A popular activation function is ReLU which is as easy as f(x) = max(0, x).

Loss function

After the inputs have been forward passed through the NN the output layer's neurons values are evaluated by a loss function.

The loss function compares the NN output with the expected results (also called labels) and the loss for each neuron is greater the greater the difference to the result is. Therefore the goal of the NN is to reduce loss which is done by tweaking weights and biases of the neurons and its connections.

Backpropagation

The loss is groundwork for determining how the weights need to be tweaked. Remember learning is all about changing the weights of the NN.

Differentiation is the Calculus that helps us getting to know how to tweak the weights with the goal to reduce loss.

Differential Calculus

Rate of change with respect to another change.

Multiplication Rule

Move factor outside the derivative.

f=(fg) -> fg'+f'g
f=3; g=x^3
f=(3x^3) -> 3*3x^2+x'(3)*x^3
f=(3x^3) -> 3*3*1^2+0*x^3
f=(3x^3) -> 9^2

Sum Rule

The derivative of a sum is the sum of derivatives.

f=(x+y) -> x'+y'

Power Rule

x^n = nx^(n-1)

Examples

The derivative of f with respect to x.

 f(x) = 2x      + 3y^2
f'(x) = 2*x'(x) + 3*x'(y^2)
      = 1*2*1^0 + 2*3*0^1
      = 2 + 0
      = 2

The derivative of f with respect to x.

f(x,y) = 3x^3      - y^2     + 5x      + 2
 f'(x) = 3*x'(x^3) - x'(y^2) + 5*x'(x) + 2
       = 3*3*x^2   - 2*0^1   + 5*1     + 0
       = 9^2       - 0       + 5       + 0
       = 9^2

The derivative of f with respect to y.

f(x,y) = 3x^3      - y^2     + 5x      + 2
 f'(y) = 3*y'(x^3) - y'(y^2) + 5*y'(x) + 0
       = 3*3x^2    - 2y      + 0       + 0
       = 3*3*0^2   - 2y      + 0       + 0
       = 0         - 2y      + 0       + 0
       = -2y

When deriving f(x,y) with respect to x then y is a constant and moved out of the derivative.
This leaves x'(x) meaning the derivative of x with respect to x which is 1.

f(x,y) = x*y

 f'(x) = y * x'(x)
       = y * 1
       = y

 f'(y) = x * y'(y)
       = x * 1
       = x

The derivative of f with respect to z and y afterwards.

f(x,y,z) = 3x^3z        - y^2     + 5z      + 2yz

   f'(z) = 3x^3 * z'(z) - 0       + 5*z'(z) + 2y * z'(z)
         = 3x^3 * 1     - 0       + 5*1     + 2y * 1
         = 3x^3                   + 5*1     + 2y

   f'(y) = 0            - y'(y^2) + 0       + 2z*y'(y)

____

__STATED PROBLEM 1__:
Summarize the neural network notes in two sentences.
__STATED PROBLEM 2__:
Using the neural network notes, explain in one or two sentences why reducing loss is the network's goal.
__STATED PROBLEM 3__:
In the neural network notes, what formula is given for the ReLU activation function?
These rows come from a separate source, not from the neural network notes.

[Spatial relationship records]
____

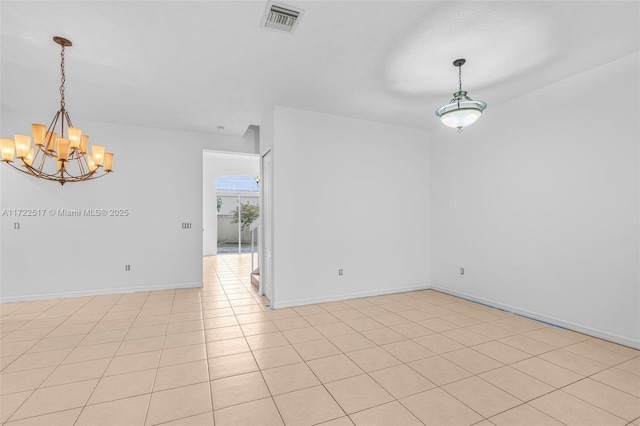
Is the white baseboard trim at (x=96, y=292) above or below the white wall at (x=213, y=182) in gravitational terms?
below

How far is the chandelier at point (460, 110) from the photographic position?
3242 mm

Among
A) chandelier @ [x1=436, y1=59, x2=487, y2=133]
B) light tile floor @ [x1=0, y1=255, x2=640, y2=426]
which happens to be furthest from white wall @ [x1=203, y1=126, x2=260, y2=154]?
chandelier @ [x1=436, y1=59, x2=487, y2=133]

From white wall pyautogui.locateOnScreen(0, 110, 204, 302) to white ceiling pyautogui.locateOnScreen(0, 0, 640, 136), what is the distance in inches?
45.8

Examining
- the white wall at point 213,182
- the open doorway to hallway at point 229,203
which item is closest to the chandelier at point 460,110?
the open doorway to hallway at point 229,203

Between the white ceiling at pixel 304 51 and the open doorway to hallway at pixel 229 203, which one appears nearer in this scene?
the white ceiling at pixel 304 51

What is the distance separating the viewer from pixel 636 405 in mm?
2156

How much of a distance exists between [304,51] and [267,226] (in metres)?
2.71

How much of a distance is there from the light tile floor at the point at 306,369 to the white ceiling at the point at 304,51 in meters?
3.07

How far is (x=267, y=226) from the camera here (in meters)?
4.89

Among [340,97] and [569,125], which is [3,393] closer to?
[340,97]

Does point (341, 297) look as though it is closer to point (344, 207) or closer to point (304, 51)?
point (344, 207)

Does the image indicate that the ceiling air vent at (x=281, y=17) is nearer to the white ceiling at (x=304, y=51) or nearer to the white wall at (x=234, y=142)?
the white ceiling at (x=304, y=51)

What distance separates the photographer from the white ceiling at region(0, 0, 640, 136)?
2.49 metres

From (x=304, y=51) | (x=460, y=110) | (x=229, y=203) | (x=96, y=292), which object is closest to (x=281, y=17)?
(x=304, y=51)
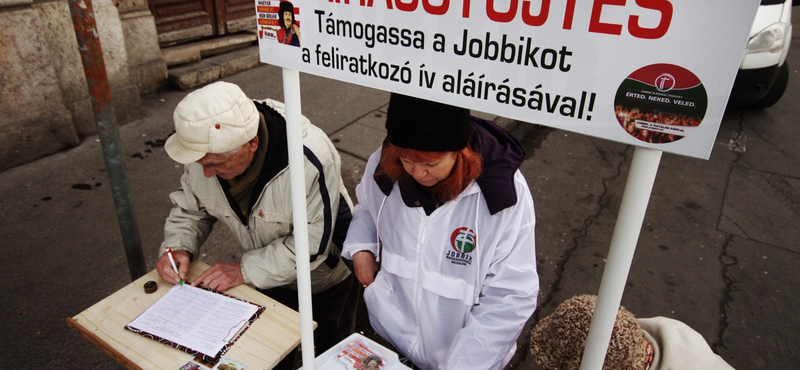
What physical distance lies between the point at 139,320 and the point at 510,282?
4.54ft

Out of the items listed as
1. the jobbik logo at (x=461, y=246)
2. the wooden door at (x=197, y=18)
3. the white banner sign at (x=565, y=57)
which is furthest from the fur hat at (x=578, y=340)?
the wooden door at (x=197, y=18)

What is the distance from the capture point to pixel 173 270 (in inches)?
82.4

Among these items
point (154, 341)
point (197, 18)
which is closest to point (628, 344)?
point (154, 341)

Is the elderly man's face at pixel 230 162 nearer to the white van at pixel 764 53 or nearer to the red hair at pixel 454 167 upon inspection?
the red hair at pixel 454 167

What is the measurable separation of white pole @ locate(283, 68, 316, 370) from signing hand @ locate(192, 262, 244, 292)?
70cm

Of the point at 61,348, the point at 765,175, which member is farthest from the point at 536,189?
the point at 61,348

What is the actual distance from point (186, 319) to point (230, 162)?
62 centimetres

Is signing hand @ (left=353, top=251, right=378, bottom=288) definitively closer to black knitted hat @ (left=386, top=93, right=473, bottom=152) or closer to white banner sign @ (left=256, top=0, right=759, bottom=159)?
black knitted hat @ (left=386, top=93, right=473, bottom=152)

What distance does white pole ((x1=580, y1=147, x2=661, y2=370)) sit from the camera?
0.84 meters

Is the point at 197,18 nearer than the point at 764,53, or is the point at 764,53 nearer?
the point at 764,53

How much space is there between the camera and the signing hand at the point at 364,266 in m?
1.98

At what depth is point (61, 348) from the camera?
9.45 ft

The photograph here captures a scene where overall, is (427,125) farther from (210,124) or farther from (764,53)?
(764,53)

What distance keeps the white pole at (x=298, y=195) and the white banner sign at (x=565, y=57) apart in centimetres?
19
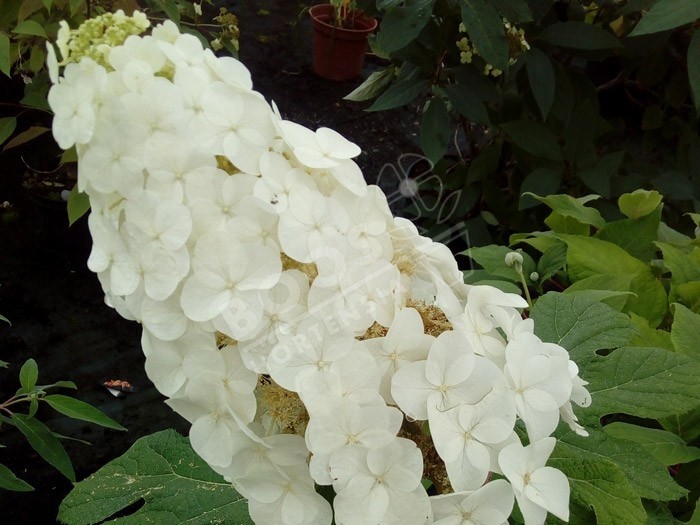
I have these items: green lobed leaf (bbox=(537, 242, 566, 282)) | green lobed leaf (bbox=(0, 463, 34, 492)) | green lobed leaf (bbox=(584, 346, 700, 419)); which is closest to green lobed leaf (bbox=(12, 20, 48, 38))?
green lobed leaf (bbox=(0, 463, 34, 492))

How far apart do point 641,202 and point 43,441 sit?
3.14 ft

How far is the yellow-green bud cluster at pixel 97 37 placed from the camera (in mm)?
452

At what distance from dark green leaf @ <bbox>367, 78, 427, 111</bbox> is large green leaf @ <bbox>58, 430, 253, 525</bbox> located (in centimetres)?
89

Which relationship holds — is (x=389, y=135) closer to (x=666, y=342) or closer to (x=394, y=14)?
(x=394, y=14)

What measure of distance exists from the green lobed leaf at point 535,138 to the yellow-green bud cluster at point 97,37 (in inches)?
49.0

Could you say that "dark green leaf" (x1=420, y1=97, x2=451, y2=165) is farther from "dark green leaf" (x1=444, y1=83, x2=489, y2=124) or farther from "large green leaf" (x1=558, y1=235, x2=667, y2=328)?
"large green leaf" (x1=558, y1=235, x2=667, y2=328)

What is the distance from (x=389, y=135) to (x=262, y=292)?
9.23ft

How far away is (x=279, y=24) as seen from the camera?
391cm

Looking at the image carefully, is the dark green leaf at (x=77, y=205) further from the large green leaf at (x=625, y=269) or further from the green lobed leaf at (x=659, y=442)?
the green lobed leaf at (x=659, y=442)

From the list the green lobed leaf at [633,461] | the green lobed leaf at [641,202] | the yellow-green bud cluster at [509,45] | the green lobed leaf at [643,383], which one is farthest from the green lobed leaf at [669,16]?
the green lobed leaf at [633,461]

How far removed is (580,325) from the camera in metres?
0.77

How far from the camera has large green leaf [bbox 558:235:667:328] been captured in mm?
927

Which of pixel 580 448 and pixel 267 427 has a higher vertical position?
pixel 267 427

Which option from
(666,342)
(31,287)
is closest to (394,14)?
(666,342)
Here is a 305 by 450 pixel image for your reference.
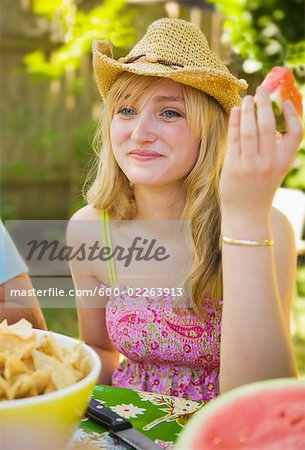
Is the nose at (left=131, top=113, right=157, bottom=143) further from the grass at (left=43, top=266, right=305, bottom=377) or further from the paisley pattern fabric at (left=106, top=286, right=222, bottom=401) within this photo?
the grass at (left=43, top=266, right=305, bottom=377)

____

__FULL OUTPUT 1__:
After inputs are forward passed through a neural network, a loss function compares the output with the expected results, or labels, and the loss grows with the difference, so the network works to reduce loss by tweaking weights and biases. Differentiation is the calculus that shows how to tweak the weights to reduce loss, and the notes set out the multiplication, sum and power rules along with worked derivatives.

__FULL OUTPUT 2__:
The loss function compares the network's output with the expected results, and the loss for each neuron is greater the greater the difference from the result. Reducing loss therefore brings the output closer to the expected results, which is done by tweaking the weights and biases.

__FULL OUTPUT 3__:
f(x) = max(0, x)